2015年、認定NPO法人になり、現在年間約1,000名の通信制・定時制高校生と関わる。大阪、京都、神戸、札幌で事業展開。高校生の就労をサポートするほか、高校生の起業や仕事づくり、クラウドファンディングの支援もしている。
危機感と期待から生まれた「NPO未来ラボ」
日頃、今井さんは認定NPO法人「D×P」の代表理事として、通信制高校・定時制高校の高校生をサポートする事業を展開しています。2012年に「D×P」を立ち上げて以来、「D×P」は全国で初めて通信制高校・定時制高校で正規の授業を受け持ったNPOとなり、総計4,000名を超える高校生に多様なオトナとの関わりを通じて高校生が人とのつながりをつくるプログラムを届けてきました(greenz.jpの過去の記事はこちら)。

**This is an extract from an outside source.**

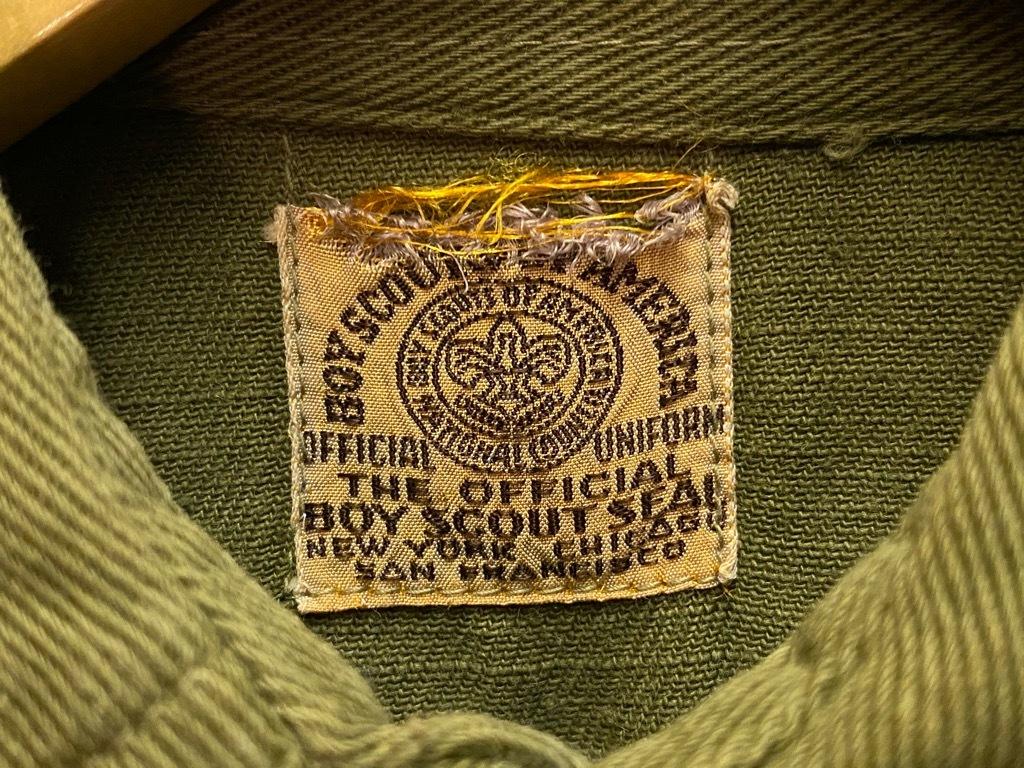 4月7日(水)マグネッツ大阪店Vintage入荷日!! #3 Hunting&BSA編!! 20\'s~HuntingVest,HenryNeckUnderwear,KAMO DuckHunter!!_c0078587_12571521.jpg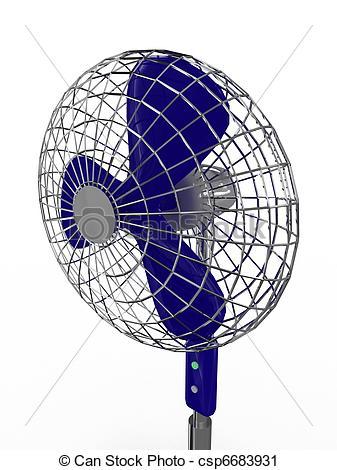 Blower Fan Clipart.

NPOの第一線で活躍してきた今井さんが、「NPO未来ラボ」を立ち上げることになったのは、SNSでオンラインサロンの盛り上がりを見て関心を持ったことがきっかけだったと振り返ります。
幻冬社の編集者である箕輪厚介さんが運営する「箕輪編集室」という編集や映像、デザインなどクリエイティの実践の場となっているプラットフォームがあります。

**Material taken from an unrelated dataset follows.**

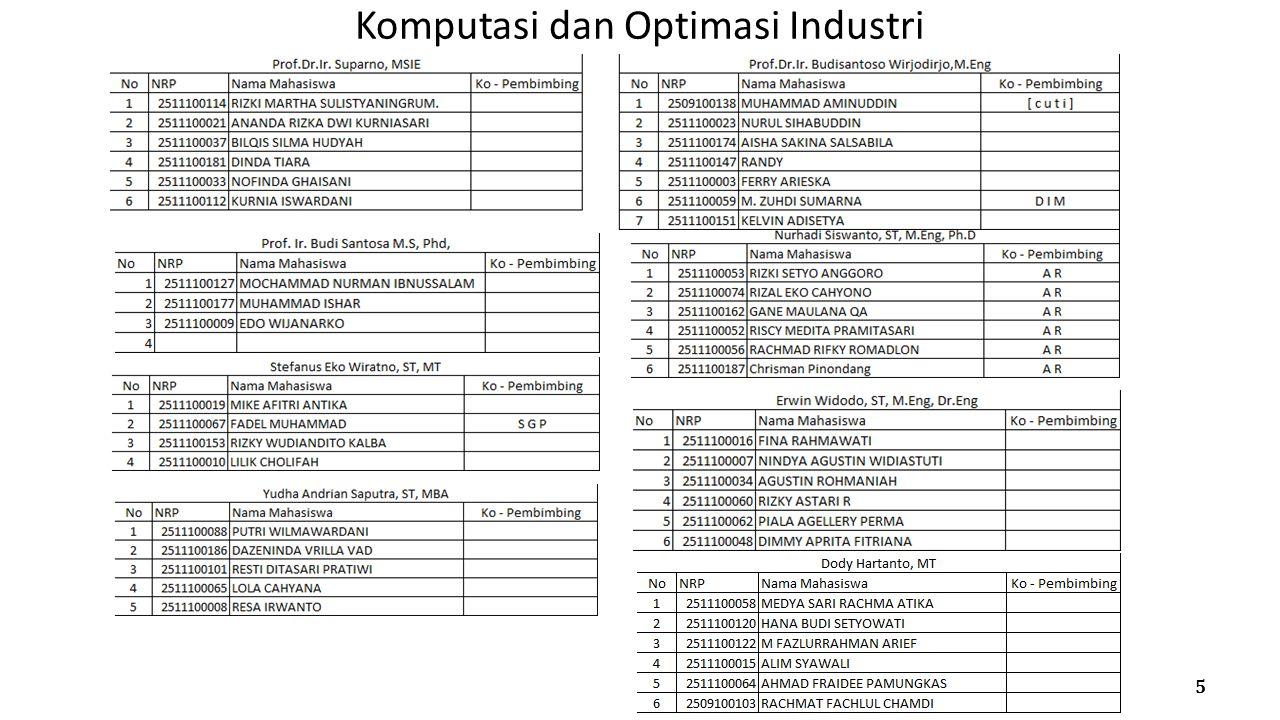 Komputasi dan Optimasi Industri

月額5,940円の会員費用で、僕が知った当時はメンバー数が1,000名を超えていたんですね。メンバーがお金を支払って、オンラインサロンの活動にコミットしている様子をSNSで見て、僕たちの発想が根底から変わりそうだと思いました。
オンラインサロンとは、会費制のWeb上で展開されるコミュニティ。2012年頃から活発な動きを見せるようになり、現在、専門性の高いサロンから趣味のサロンまでさまざまなテーマのオンラインサロンがあり、盛り上がりをみせています。
また、当時NPO界隈でオンラインサロンを立ち上げている人がいなそうだったことも、今井さんの背中を押しました。

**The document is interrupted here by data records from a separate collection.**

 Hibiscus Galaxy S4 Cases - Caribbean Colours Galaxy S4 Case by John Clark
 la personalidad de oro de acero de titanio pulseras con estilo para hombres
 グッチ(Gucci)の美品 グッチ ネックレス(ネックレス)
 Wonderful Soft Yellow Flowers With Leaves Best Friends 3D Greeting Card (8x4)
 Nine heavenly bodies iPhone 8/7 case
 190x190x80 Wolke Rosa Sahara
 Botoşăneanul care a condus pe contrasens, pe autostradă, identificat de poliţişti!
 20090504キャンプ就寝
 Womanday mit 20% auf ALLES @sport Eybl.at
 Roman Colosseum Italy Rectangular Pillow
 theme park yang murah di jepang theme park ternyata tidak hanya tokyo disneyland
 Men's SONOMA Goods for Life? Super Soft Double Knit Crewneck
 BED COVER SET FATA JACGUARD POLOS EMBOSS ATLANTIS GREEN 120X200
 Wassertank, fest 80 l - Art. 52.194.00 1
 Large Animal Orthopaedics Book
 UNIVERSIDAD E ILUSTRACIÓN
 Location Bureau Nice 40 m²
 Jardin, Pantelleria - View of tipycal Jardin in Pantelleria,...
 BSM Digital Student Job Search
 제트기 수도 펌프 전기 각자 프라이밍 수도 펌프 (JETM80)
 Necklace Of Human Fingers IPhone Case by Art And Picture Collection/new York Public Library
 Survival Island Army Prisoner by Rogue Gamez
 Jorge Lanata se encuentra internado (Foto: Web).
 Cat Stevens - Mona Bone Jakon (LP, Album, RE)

早速、Twitterでこのアイデアを投稿したところ、「おもしろそう」、「入りたい」との声があったのだとか。好感触を得た今井さんは、思いついてからわずか1週間後に「NPO未来ラボ」をスタートさせました。
NPOに関するオンラインサロンといっても、切り口はさまざまあったはず。今井さんはどうしてNPOの未来を考えることをテーマにしたのでしょうか。
理由は3つあります。まずNPOのメディア機能が弱いことに危機感を覚えたから。素晴らしいプログラムや事業を展開しているNPOでも、情報発信ができていないことでクローズドになっている部分が多く、活動実態が正確に伝わっていません。そのため、NPOに関心がない人にも関心をもってもらえるよう、関係者以外を混ぜていく必要があると思いました。
次に、10代、20代に刺さるコンテンツをつくれていないこと。SNSをしていると、若い世代にNPOの情報が全然届いていないことがわかりますし、活躍する若手NPO経営者は少なくなっています。担い手がいなくなると日本の未来がないと感じたため、NPOに価値を感じてもらえるコンテンツづくりが必要だなと。
最後が10代、20代の若手と一緒にNPOの未来について考えたいと思ったからです。僕自身がNPO経営をする中で、経営ノウハウも業界のことも、もっと若手のうちから考えていいのではないかと思うからこそ、そうした場を提供したいと思いました。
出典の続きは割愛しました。